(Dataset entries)
+ + +

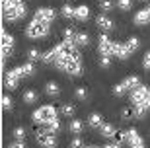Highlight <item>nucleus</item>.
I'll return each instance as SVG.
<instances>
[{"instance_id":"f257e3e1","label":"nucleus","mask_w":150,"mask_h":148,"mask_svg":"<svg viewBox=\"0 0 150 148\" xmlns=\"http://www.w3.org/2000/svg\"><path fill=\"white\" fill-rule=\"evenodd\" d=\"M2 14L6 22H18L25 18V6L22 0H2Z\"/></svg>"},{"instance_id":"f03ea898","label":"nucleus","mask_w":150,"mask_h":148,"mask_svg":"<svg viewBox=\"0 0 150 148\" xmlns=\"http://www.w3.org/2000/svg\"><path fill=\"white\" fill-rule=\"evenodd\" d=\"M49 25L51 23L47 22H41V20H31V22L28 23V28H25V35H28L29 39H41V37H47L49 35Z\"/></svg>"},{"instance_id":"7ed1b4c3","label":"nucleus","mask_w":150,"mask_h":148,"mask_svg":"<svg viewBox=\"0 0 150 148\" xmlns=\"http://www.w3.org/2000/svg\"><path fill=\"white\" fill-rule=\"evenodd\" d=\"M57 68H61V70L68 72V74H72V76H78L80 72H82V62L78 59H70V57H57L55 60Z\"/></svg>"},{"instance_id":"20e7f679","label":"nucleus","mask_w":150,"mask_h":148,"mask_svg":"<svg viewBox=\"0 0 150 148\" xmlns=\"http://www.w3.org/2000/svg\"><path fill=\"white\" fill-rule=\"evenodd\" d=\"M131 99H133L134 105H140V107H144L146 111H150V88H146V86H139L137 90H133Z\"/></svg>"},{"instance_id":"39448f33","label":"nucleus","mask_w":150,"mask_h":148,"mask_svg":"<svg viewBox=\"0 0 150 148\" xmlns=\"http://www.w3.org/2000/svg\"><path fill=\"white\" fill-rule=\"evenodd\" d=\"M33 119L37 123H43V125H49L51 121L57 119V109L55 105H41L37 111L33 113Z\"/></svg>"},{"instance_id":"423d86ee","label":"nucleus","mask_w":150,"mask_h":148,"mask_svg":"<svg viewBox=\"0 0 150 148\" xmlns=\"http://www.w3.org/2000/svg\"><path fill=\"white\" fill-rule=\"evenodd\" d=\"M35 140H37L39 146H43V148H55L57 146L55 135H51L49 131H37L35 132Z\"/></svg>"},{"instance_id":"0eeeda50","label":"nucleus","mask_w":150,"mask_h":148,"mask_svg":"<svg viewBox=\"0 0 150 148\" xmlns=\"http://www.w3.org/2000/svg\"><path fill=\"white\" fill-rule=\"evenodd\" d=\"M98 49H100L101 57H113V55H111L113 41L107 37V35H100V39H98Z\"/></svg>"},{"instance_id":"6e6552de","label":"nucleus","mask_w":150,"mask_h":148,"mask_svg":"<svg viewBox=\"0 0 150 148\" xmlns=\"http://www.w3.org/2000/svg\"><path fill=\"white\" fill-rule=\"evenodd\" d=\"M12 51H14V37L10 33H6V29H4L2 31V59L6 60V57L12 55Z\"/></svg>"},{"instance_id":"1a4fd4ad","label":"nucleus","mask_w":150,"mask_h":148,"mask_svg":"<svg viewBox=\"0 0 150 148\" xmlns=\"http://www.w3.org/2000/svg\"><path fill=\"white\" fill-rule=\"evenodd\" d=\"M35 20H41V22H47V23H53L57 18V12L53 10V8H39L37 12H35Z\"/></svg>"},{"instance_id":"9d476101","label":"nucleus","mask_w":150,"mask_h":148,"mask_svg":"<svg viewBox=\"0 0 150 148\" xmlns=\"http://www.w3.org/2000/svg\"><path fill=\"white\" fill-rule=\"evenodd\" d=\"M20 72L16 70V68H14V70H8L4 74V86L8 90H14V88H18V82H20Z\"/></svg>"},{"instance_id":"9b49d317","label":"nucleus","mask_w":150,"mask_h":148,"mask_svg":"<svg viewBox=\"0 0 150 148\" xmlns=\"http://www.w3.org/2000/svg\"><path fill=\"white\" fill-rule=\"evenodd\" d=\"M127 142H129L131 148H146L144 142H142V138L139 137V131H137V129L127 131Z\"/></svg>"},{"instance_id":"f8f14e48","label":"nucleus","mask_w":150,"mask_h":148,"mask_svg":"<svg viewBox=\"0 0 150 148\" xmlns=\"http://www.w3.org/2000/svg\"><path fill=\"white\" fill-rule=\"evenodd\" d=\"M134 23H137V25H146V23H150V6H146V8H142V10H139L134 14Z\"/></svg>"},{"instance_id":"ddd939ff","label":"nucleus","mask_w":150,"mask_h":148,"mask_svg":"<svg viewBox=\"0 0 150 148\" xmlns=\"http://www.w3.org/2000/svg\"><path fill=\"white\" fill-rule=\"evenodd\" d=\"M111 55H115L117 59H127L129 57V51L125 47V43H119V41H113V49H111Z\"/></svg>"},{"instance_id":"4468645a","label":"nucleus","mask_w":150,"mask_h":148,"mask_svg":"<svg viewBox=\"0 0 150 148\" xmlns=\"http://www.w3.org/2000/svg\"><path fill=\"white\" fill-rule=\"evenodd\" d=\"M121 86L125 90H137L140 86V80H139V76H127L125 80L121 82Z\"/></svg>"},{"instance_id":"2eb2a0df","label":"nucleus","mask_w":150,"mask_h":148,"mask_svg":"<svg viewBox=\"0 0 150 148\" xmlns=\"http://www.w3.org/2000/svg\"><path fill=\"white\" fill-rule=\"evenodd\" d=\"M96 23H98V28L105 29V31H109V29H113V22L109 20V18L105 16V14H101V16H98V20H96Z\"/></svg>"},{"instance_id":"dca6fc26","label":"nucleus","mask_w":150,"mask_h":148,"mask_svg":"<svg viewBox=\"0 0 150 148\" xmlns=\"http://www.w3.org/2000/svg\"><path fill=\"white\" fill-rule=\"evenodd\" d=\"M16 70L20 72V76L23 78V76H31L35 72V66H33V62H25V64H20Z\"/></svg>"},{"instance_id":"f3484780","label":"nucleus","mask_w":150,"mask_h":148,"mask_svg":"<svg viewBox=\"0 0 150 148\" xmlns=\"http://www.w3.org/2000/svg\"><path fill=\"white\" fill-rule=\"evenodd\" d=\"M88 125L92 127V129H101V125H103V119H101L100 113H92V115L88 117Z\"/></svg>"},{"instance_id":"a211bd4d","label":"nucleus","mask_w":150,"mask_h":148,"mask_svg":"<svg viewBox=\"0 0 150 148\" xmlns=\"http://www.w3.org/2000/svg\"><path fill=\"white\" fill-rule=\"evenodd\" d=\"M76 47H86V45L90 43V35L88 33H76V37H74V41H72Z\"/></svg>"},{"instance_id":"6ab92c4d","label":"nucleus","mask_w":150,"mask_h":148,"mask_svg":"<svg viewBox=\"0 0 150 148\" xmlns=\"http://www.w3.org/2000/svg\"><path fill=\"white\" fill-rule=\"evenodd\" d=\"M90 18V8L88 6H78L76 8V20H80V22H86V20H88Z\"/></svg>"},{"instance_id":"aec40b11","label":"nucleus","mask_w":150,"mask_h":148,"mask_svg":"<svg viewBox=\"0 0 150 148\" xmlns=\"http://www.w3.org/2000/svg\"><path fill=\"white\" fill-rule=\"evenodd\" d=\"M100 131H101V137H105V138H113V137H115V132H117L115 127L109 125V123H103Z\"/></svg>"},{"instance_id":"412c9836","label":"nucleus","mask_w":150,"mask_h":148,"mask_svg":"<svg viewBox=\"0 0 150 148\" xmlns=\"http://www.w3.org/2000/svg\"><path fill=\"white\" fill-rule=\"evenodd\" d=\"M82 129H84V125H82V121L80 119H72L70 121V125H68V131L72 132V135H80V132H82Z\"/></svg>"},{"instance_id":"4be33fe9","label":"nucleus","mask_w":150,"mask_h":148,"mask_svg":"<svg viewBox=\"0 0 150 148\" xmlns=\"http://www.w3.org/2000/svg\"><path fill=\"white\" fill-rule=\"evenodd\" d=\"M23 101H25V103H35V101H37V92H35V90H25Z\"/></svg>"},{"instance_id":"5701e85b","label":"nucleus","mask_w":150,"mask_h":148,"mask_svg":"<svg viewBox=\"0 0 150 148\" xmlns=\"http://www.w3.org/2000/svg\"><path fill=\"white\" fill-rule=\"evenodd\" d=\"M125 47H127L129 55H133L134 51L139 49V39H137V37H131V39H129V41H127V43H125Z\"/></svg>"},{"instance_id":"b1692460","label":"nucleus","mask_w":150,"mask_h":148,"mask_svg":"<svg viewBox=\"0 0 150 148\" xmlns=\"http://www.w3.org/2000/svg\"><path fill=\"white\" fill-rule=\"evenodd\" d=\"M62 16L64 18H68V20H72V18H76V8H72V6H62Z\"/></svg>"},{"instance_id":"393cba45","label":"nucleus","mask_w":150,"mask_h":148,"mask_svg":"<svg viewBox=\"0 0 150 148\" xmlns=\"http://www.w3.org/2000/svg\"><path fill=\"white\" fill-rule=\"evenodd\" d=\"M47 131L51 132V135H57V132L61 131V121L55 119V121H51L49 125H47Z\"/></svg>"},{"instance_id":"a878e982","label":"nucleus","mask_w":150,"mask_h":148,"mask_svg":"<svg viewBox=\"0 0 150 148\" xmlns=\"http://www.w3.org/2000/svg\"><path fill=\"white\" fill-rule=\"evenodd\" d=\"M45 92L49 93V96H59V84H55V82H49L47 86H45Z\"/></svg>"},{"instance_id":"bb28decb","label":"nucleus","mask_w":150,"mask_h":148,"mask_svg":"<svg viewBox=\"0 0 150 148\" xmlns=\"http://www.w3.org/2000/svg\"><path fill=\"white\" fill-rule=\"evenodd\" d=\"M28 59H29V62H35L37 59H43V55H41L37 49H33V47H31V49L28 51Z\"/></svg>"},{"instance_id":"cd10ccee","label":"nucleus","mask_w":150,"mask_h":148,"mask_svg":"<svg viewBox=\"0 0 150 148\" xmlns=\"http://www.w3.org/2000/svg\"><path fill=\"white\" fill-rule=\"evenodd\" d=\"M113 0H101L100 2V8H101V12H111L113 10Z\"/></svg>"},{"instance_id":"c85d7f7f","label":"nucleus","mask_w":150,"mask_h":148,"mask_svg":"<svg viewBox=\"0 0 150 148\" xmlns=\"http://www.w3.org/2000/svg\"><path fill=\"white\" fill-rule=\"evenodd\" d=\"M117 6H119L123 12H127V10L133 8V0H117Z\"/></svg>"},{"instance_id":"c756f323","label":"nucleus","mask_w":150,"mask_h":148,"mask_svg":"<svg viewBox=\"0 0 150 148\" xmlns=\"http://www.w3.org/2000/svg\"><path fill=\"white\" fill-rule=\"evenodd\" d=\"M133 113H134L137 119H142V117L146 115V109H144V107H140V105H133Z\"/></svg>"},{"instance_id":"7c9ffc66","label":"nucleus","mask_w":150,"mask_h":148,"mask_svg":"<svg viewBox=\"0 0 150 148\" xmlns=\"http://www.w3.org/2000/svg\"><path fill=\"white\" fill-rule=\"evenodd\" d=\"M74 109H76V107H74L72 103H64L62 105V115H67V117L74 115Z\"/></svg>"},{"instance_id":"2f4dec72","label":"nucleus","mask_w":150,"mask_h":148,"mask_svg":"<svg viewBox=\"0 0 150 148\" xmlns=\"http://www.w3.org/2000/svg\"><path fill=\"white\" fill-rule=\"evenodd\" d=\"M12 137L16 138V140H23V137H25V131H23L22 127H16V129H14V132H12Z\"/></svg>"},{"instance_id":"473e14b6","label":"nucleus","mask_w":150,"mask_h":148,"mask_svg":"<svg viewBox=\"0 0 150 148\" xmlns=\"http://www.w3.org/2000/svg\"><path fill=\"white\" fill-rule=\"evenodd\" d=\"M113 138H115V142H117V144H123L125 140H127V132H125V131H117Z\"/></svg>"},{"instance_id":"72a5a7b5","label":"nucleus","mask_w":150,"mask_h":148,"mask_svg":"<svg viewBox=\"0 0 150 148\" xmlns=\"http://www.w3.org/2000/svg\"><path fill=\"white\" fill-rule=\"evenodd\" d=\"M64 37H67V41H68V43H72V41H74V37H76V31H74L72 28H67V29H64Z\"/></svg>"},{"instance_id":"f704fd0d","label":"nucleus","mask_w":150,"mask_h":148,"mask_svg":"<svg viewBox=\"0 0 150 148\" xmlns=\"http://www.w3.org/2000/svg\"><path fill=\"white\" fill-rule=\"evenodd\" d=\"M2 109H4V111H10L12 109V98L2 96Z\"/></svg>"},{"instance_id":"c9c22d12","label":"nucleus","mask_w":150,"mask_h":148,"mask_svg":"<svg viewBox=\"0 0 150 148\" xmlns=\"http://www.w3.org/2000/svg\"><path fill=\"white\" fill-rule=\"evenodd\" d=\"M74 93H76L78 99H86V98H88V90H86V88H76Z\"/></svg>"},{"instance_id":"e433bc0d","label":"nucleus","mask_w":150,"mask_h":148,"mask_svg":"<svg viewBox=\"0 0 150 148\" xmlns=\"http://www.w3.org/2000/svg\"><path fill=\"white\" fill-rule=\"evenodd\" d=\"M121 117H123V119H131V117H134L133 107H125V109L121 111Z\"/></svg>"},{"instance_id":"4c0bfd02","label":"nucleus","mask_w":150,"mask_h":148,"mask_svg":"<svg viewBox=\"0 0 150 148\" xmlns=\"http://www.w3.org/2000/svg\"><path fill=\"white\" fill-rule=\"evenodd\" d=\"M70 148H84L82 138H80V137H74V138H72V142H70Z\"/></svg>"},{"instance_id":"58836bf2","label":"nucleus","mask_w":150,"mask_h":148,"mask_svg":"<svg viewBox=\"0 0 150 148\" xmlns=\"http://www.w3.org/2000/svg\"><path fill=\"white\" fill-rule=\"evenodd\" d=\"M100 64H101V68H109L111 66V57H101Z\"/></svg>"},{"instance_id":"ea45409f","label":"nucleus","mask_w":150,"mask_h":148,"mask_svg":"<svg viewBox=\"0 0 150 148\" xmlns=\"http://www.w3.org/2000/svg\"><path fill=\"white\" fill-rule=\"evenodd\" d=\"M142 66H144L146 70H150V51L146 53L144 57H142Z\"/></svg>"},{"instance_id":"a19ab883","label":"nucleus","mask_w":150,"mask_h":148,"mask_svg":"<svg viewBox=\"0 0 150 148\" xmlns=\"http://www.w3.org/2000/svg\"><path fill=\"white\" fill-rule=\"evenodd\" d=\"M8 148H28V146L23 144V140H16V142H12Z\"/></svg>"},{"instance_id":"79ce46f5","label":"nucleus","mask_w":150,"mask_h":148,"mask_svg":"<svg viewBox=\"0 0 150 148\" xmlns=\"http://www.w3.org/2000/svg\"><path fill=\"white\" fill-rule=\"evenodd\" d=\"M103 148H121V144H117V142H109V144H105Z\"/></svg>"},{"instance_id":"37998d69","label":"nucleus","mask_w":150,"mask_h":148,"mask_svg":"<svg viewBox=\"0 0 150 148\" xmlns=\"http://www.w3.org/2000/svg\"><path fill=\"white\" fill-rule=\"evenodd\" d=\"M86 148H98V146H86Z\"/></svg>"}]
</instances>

+ + +

▶ **EXERCISE AIM**: Retype the lines from the start of the items through the line containing "<instances>", keeping each line unchanged. Leave the pictures out of your answer.

▶ **REPLY TO THE EXERCISE**:
Highlight <item>nucleus</item>.
I'll return each instance as SVG.
<instances>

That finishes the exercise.